Als Anna und Rocco in der Nacht das Ufer erreicht hatten, waren sie schnurstracks zu Louis und Julia an die Bar geeilt. Ein heftiger Luftstoß hatte draußen einen Sektkühler von der Balustrade auf den Boden fallen lassen. Es war, als wäre der beginnende Sturm mit ihnen durch die Tür gekommen. Gardinen wirbelten, Kleider und Haare wehten im Wind, der durch die Tür drang. Zuerst stockten nur ein paar, dann immer mehr Tänzer. Wenig später folgten Rocco und Anna einigen uniformierten Polizisten, die sie per Handy angefordert hatten. Die Musik brach ab.

»Lohhausen ist oben«, hatte Louis gesagt und mit dem Daumen zur Treppe gedeutet. »Den Gang entlang und hinten links im Salon.«

»Und PP?«

»PP?«

»So ein großer, breiter Kerl, der humpelt.«

»Oh«, hatte Louis gesagt. »Der ist auch oben.«

»Wie geht’s dir?«, fragte Anna und sah Julia kritisch an.

Julia seufzte. »Okay«, brachte sie hervor, aber auf einmal würgte sie etwas in der Kehle und sie hatte Mühe, nicht laut aufzuschluchzen.

Anna und Rocco waren nach oben gerannt, trafen im Salon jedoch niemanden mehr an, außer Schimmler, der ihnen keinerlei klare Auskunft geben konnte.

»Alle weg«, sagte er mit verwaschener Artikulation. »Kommen aber wieder.«

Anna und Rocco hatten daraufhin die anderen Räume durchsucht. Sie trafen ein paar ältere Herren buchstäblich mit heruntergelassenen Hosen an und schickten sie nach Hause. Im Gang entdeckten sie die goldenen Schalen mit den Resten eines weißen Pulvers.

»Wenn gar nichts hilft, kriegen wir ihn wenigstens deswegen dran«, knurrte Anna. Rocco nickte. Wieder unten angekommen, warf er Louis einen vorwurfsvollen Blick zu. »Ich hoffe, die Sache mit dem Koks ist nicht auf deinem Mist gewachsen«, flüsterte er, sodass Anna es nicht hören konnte.

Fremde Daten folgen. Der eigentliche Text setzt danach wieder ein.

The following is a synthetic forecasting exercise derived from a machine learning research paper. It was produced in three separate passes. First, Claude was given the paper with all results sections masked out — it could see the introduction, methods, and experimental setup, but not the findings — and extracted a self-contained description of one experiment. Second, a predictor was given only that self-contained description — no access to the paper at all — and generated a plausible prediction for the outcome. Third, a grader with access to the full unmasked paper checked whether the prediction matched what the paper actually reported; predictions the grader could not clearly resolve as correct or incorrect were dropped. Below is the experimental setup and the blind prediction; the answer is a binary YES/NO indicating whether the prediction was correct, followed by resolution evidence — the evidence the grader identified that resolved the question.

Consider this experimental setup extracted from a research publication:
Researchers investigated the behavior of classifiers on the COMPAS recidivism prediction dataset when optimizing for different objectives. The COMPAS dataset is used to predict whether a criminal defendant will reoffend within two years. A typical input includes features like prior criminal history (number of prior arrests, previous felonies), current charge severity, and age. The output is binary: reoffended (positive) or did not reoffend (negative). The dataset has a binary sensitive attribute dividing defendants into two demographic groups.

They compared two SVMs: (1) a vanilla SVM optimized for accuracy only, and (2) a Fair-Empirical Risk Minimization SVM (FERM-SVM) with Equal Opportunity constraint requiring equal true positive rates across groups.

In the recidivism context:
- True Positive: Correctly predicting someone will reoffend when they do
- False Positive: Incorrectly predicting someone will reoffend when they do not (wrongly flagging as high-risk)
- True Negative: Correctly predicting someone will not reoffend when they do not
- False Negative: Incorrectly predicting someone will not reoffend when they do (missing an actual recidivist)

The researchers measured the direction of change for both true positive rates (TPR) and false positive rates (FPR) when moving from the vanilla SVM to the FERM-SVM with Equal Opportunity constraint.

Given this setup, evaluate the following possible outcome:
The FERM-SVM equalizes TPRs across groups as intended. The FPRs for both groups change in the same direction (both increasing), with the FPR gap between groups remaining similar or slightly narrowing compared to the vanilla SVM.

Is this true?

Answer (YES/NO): YES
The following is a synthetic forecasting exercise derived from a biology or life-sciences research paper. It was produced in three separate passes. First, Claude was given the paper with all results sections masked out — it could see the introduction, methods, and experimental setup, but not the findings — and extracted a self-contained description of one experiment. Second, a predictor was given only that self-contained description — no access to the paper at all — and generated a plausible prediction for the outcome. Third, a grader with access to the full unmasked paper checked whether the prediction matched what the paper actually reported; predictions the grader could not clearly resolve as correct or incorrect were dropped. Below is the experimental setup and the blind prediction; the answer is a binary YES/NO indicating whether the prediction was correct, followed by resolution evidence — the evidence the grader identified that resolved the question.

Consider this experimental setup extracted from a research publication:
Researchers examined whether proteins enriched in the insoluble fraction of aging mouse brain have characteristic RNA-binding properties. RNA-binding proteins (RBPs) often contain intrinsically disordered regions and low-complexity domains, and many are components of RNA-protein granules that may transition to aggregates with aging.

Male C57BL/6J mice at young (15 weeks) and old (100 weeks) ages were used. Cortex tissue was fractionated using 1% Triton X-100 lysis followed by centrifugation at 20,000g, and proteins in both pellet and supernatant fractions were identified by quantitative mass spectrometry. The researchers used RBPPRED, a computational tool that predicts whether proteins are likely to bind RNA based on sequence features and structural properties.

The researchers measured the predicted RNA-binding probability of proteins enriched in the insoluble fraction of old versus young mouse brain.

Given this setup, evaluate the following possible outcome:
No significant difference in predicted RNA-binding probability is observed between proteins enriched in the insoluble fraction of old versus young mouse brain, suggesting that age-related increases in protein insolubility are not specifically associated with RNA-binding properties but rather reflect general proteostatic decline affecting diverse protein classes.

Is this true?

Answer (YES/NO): NO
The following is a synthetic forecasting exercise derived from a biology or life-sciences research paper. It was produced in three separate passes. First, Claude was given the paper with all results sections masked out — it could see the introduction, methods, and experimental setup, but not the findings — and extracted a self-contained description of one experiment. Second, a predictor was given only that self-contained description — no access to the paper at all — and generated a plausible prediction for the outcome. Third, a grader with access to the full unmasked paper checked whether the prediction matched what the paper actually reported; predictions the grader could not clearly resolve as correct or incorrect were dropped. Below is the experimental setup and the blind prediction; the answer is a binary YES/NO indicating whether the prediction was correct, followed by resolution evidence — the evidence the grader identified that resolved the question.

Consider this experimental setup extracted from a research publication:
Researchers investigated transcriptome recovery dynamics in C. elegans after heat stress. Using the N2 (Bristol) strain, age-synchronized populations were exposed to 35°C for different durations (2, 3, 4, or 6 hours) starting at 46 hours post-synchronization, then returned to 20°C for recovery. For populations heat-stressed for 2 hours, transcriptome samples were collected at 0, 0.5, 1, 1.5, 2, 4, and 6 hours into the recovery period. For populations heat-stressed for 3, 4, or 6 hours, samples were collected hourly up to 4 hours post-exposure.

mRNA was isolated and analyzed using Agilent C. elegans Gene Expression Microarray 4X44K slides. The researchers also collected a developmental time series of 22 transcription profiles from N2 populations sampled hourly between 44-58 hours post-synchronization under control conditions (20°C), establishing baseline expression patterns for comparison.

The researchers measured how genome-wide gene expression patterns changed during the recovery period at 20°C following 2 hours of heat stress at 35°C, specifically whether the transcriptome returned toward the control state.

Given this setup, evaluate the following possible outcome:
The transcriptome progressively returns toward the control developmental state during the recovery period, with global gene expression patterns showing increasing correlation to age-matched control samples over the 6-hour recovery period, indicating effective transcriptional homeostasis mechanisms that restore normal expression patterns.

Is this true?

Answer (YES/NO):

»Quatsch. Wo denkst du hin«, flüsterte Louis zurück. »Ich bin doch nicht blöd.«

»Hast du was genommen?«

»Nein.«

»Hm.«

Anna und Rocco waren wieder nach draußen geeilt. Zwei Gestalten standen dort neben der Bootsanlegestelle am Ufer: Garcia und McCarthy. Das konnte nichts Gutes bedeuten. Ein Blitz zerriss das Dunkelblau der Nacht. Anna sah, wie sich das Licht in Garcias Zähnen widerspiegelte. Er versuchte zu lachen. Dann dröhnte ein Schlag aus den Wolken und der Regen prasselte herunter.

»Hey«, rief Garcia. »Wir haben was gefunden.« Er winkte sie mit langsamen, algenähnlichen Bewegungen zu sich.

Binnen Sekunden waren Anna und Rocco bis auf die Haut durchnässt, aber die Tropfen waren nicht kalt. Garcia stand im Regen wie ein Baum, ab und zu erleuchteten Blitze die zerfurchten Rinnen seines Gesichts. Er sah aus wie ein Eingeborener vom Pascagoula River, von den Schlangen im Sumpf abstammend, dem ungewissen Element zwischen fest und flüssig entschlüpft. Die dünnen Haare lagen wie Wasserfälle an seinen Schultern. Die Tropfen perlten von ihm ab wie von geharztem Holz. Vielleicht, weil er sich nie wäscht, überlegte Anna. McCarthy neben ihm sah aus wie ein großer, fetter Milchtropfen, der gerade dabei war, ein Hawaii-Hemd von innen zu durchnässen.

»Was gibt’s denn?«, rief Rocco und versuchte, einen gewaltigen Donnerschlag und das Rauschen des Regens zu übertönen.

»Da hinten«, sagte McCarthy und zeigte hinter sich. »Da hinten am anderen Ufer.«

»Was ist da?«, fragte Rocco ungeduldig.

»Da liegt jemand im Wasser.«

Anna sah Rocco an. Von dort waren sie doch gekommen. Sollte einem der Jugendlichen etwas passiert sein?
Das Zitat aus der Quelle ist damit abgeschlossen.